RECORDS SHOWN
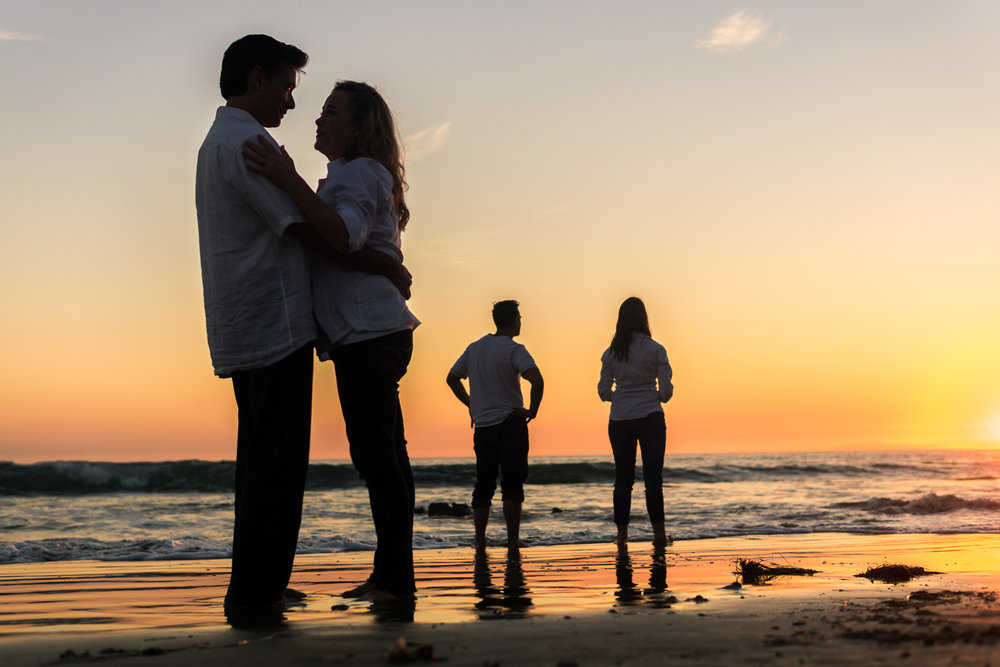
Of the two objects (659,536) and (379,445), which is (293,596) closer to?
(379,445)

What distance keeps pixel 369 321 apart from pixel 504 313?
169 inches

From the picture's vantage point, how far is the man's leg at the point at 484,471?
7.14 meters

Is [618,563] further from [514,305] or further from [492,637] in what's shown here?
[492,637]

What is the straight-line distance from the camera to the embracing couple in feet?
9.77

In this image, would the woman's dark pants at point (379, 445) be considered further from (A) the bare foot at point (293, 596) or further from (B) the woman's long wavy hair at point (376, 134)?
(B) the woman's long wavy hair at point (376, 134)

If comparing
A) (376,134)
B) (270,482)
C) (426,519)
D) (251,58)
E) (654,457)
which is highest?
(251,58)

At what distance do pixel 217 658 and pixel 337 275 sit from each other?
1.47 meters

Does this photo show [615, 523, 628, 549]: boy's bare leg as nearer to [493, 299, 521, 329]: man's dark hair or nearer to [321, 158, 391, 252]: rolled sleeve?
[493, 299, 521, 329]: man's dark hair

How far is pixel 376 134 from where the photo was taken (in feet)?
11.0

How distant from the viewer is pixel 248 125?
10.1ft

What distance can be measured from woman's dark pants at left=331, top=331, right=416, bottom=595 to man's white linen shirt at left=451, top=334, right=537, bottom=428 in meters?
3.91

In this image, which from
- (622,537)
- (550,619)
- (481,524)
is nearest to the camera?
(550,619)

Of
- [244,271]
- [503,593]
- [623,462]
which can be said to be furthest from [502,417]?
[244,271]

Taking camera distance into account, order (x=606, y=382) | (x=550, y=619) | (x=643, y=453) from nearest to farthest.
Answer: (x=550, y=619) → (x=643, y=453) → (x=606, y=382)
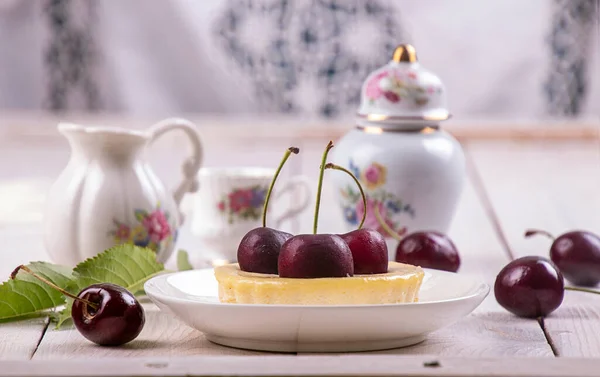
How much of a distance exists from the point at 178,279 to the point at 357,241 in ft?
0.63

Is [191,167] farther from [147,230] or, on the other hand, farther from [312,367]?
[312,367]

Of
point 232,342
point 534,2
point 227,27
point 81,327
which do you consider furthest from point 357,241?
point 534,2

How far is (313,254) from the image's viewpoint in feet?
2.57

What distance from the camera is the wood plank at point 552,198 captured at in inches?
36.1

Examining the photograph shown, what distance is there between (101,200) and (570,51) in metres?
2.73

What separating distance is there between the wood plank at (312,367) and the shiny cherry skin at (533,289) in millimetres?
255

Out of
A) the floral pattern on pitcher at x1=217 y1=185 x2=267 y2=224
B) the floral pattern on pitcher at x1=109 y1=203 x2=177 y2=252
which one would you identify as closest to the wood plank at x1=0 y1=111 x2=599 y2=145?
the floral pattern on pitcher at x1=217 y1=185 x2=267 y2=224

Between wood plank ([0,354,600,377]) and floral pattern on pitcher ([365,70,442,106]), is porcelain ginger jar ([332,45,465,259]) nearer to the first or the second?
floral pattern on pitcher ([365,70,442,106])

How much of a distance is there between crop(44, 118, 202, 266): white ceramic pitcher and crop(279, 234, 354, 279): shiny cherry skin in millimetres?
413

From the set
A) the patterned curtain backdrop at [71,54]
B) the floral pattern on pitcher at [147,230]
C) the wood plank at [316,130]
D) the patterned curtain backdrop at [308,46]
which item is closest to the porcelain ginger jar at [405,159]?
the floral pattern on pitcher at [147,230]

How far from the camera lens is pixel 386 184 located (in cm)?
136

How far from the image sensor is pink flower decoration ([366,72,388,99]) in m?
1.37

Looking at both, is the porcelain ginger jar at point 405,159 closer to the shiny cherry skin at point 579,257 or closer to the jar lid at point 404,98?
the jar lid at point 404,98

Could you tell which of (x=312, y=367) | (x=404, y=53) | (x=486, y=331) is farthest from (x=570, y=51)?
(x=312, y=367)
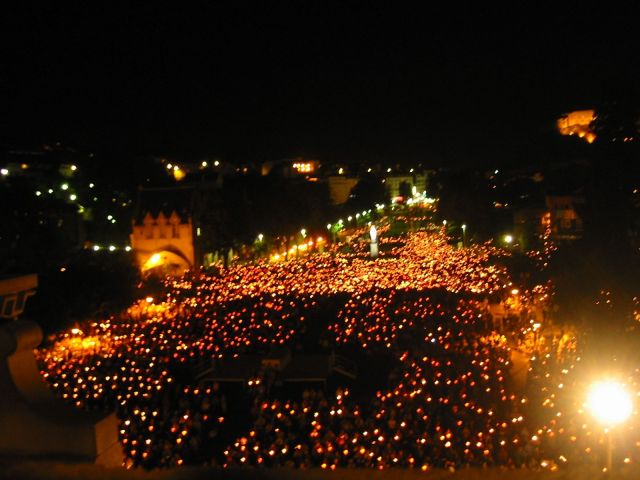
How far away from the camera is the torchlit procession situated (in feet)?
30.3

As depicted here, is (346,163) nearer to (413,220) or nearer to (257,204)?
(413,220)

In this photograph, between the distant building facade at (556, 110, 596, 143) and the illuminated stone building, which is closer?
the illuminated stone building

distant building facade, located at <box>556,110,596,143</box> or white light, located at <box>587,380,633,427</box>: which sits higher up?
distant building facade, located at <box>556,110,596,143</box>

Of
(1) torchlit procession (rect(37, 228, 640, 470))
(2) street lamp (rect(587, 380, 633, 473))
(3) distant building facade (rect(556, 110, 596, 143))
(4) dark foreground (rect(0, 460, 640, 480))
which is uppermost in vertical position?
(3) distant building facade (rect(556, 110, 596, 143))

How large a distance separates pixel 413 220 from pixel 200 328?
60489 mm

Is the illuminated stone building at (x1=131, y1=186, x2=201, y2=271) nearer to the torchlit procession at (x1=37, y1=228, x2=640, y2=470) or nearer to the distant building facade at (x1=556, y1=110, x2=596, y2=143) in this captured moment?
the torchlit procession at (x1=37, y1=228, x2=640, y2=470)

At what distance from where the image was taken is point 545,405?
11.0m

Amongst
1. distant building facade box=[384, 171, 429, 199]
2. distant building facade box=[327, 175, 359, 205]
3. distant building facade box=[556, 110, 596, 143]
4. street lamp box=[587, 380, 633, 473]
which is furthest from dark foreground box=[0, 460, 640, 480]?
distant building facade box=[384, 171, 429, 199]

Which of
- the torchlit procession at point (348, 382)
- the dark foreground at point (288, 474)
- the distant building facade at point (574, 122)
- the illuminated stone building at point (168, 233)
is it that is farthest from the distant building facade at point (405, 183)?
the dark foreground at point (288, 474)

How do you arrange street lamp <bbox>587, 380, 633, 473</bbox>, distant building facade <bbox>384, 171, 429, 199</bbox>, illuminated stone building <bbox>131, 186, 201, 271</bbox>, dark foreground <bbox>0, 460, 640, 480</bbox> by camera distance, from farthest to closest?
distant building facade <bbox>384, 171, 429, 199</bbox>, illuminated stone building <bbox>131, 186, 201, 271</bbox>, street lamp <bbox>587, 380, 633, 473</bbox>, dark foreground <bbox>0, 460, 640, 480</bbox>

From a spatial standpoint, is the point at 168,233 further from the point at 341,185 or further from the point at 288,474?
the point at 341,185

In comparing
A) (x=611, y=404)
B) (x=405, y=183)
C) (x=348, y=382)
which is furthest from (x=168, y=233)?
(x=405, y=183)

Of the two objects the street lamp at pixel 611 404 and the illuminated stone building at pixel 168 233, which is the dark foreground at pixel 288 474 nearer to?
the street lamp at pixel 611 404

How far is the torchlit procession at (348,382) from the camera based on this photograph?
925 centimetres
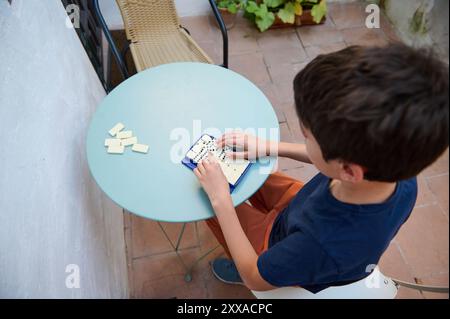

TASK DETAILS
State how many lines of the listing above contain the string "torchlit", matching case exactly. Reply with the number alone.

PROBLEM SOLUTION
6